Nachdem Moritz Zudrell das Rennjahr 2025 am 23. Dezember mit einem Sieg beim FIS-Slalom in Kühtai beendet hatte, konnte er seine aktuell starke Form ins neue Jahr mitnehmen. In der Heimat von „Speed-Queen“ Renate Götschl fuhr der Head-Pilot im ersten Durchgang auf Rang vier, 0,77 Sekunden hinter dem Schladminger Halbzeitleader Ralph Seidler.
Von vier auf zwei
Im Finale legte dann der Osttiroler Kilian Pramstaller – nach Lauf eins noch auf Rang sechs gelegen – eine Bestzeit vor, an der sich die Gegner der Reihe nach die Zähne ausbissen. Auch Zudrell, der allerdings bis auf 0,14 Sekunden an seinen ÖSV-Teamkollegen herankam. Platz drei holte sich Seidler, der am Ende acht Hundertstel hinter dem Silbertaler lag.

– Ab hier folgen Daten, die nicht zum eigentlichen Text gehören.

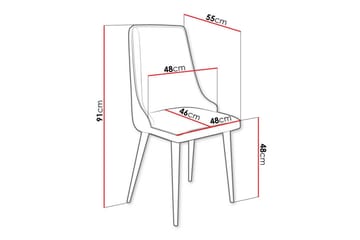 Glenarm Matstol - Möbler - Fåtölj & stolar - Matstol & köksstol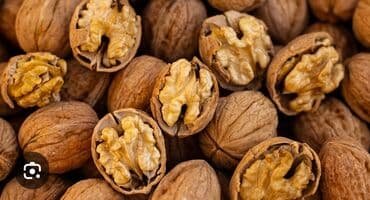 Грецкий орех в скорлупе - Натуральные ядра с выраженным ореховым at lalafo.kg Грецкий орех в скорлупе - Натуральные ядра с выраженным ореховым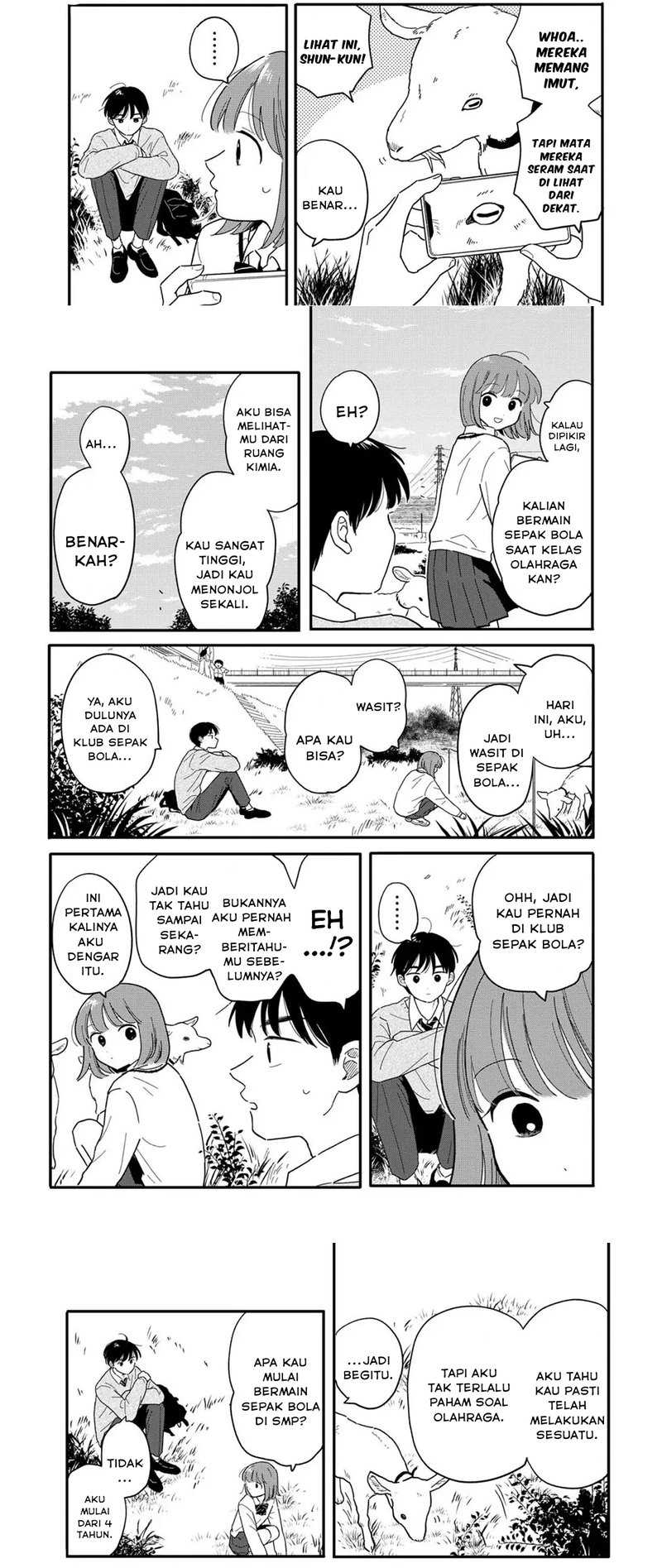 Houkago Kitaku Biyori Chapter 17 Gambar 8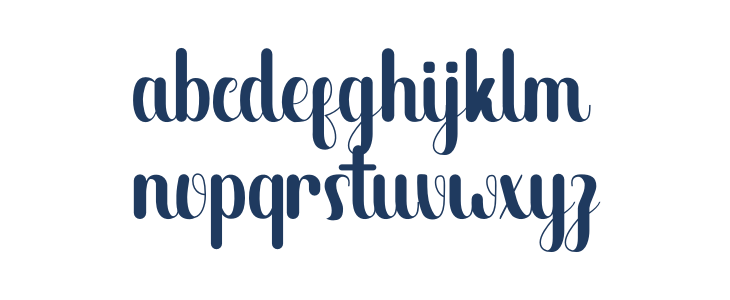 The Migare Lowercase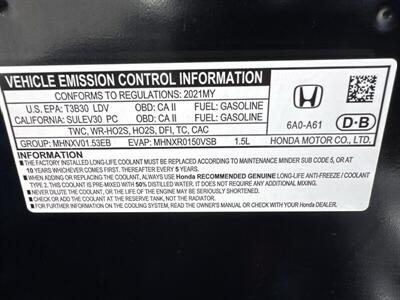 2021 Honda Accord LX - Photo 27 - Pittsburg, CA 94565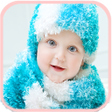 Icon of program: baby wallpapers ❤ Cute ba…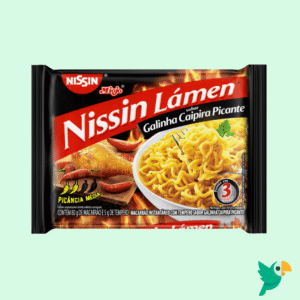 Nissin Lámen Galinha Caipira Picante 80g – Nissin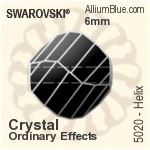 スワロフスキー XILION Rose Flat Back (2028/2058) SS12 - Mixed カラー (クリスタル エフェクト)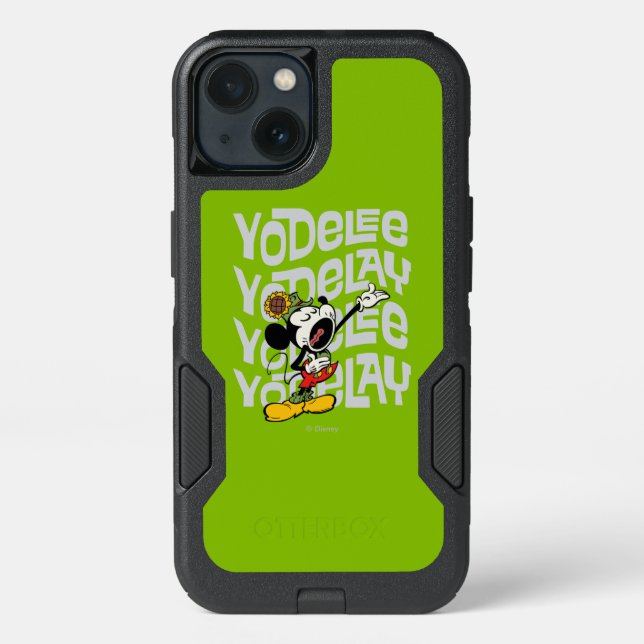 Yodelberg Mickey | Yodel Otterbox iPhone Case (Back)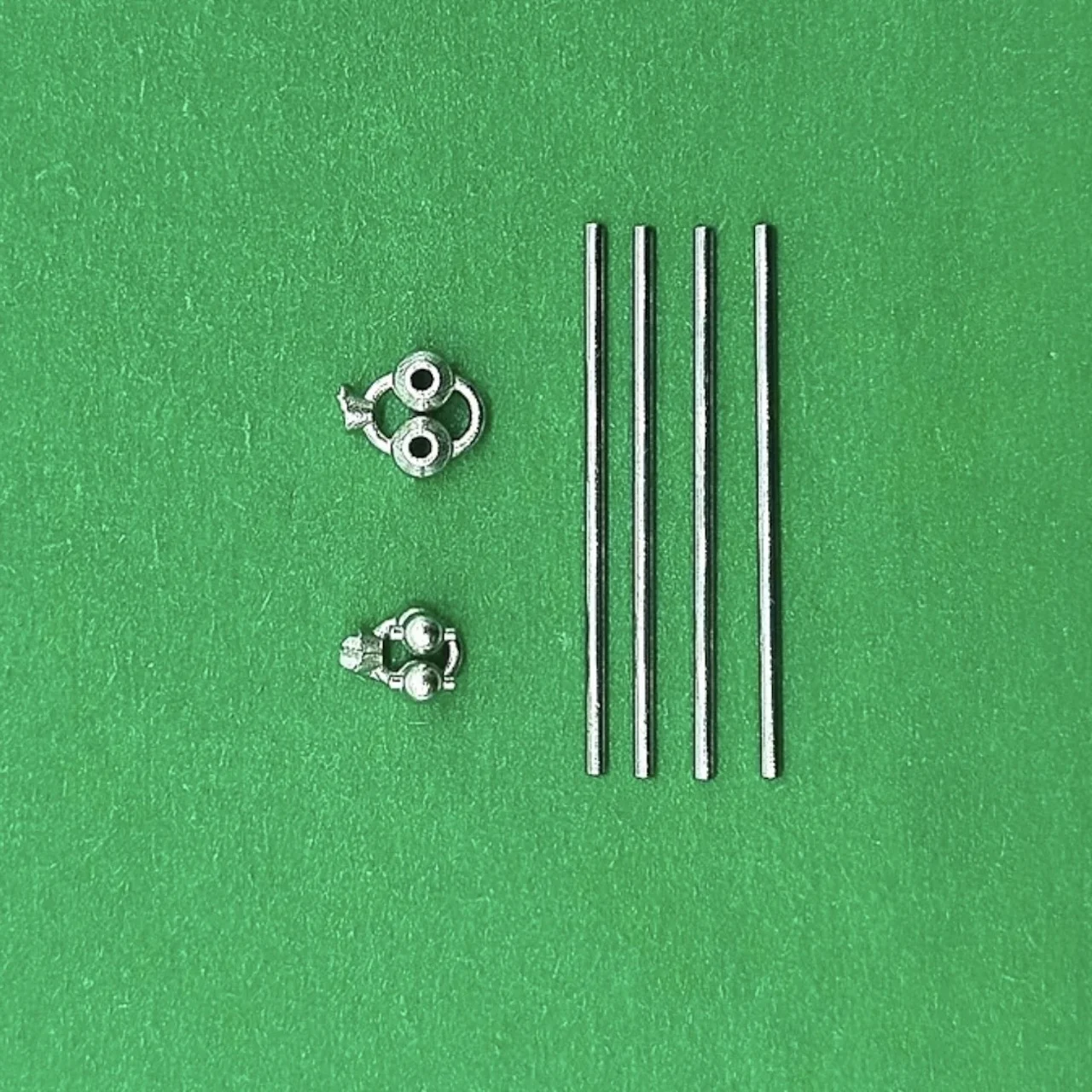 1mm Universal Joint Micro Coupling Remote Control Model Modification CVD Dog Bone Coupling Static Modification for RC Car Parts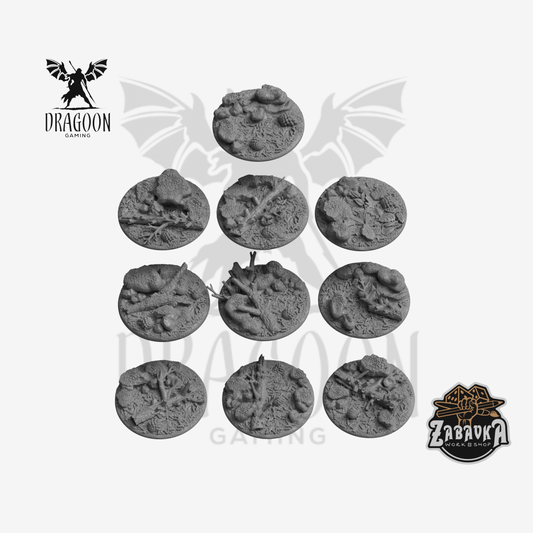 Deep Forest 32mm Base Toppers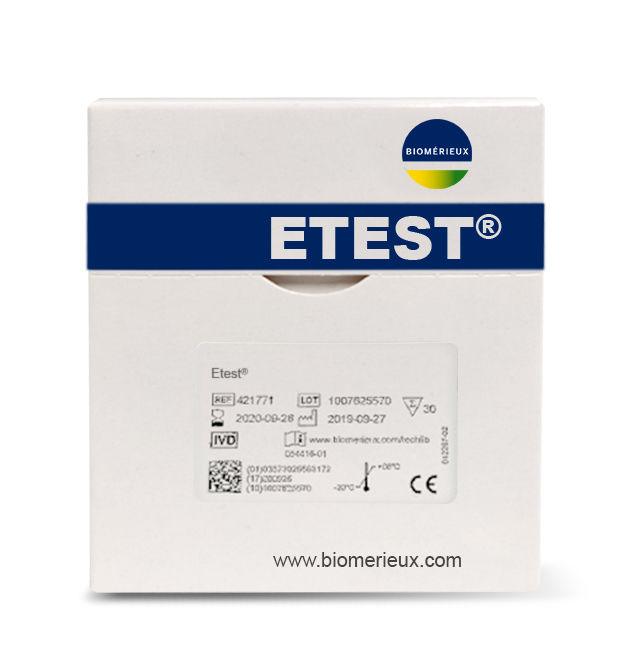 ETEST® Ceftolozane/ Tazobactam | bioMérieux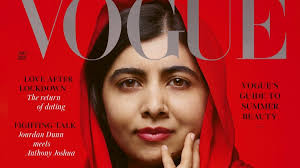 Over the last three years greta thunberg has become the most recognisable activist in the world, calling upon world leaders to halt the climate crisis. Malala Yousafzai Just Made It To The Cover Of British Vogue And We Couldn T Be More Proud Celebrity Images
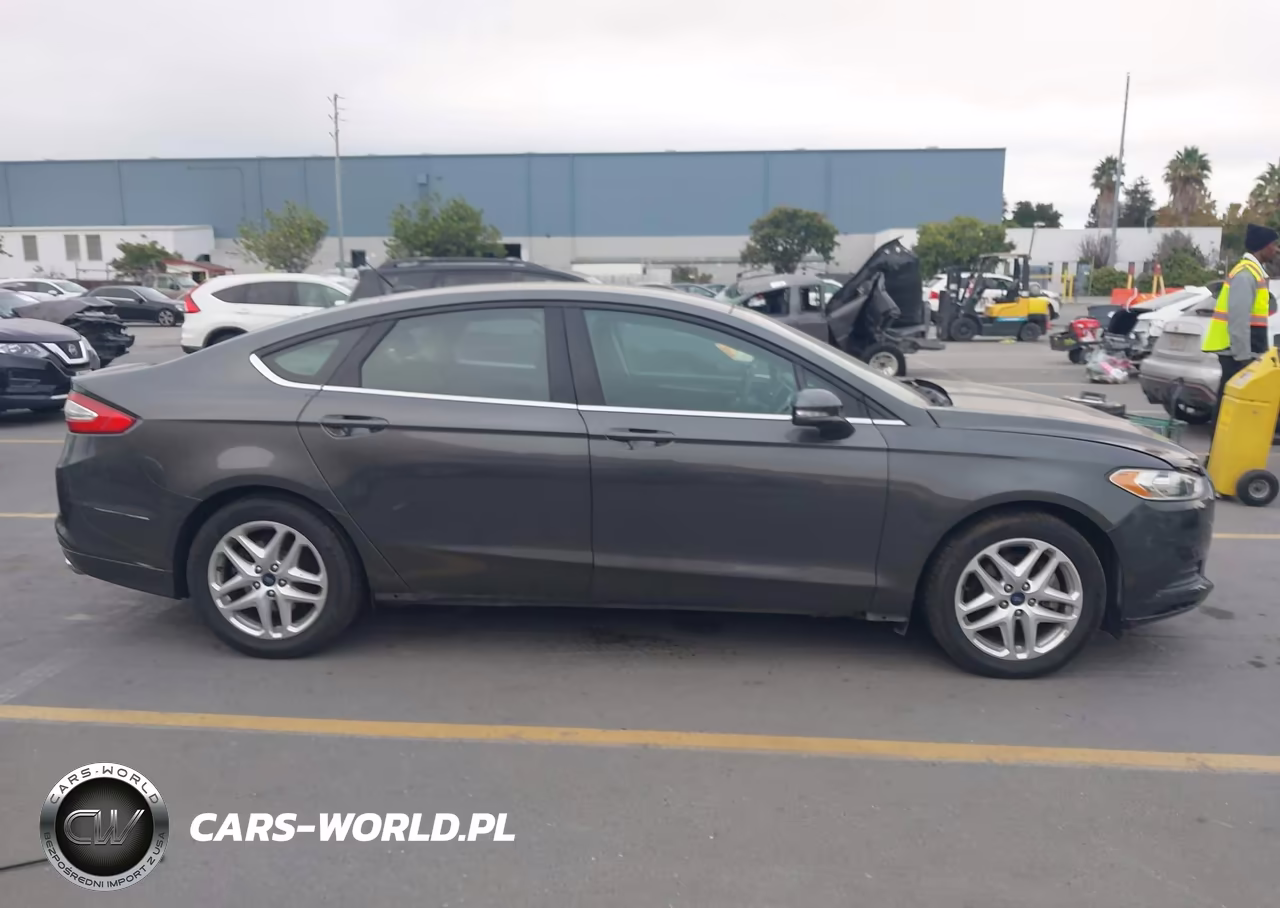2016 Ford Fusion Se VIN:3FA6P0H75GR330062 - 12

Kein Finish für Lisch und Heim
Der 19-jährige Kleinwalsertaler Leo Heim, zur Halbzeit noch auf Rang elf, fiel im Finale ebenso aus, wie der für den Kitzbühler Skiclub startende, aber im SC Oberland und im Vorarlberger Skiverband ausgebildete, Christopher Lisch.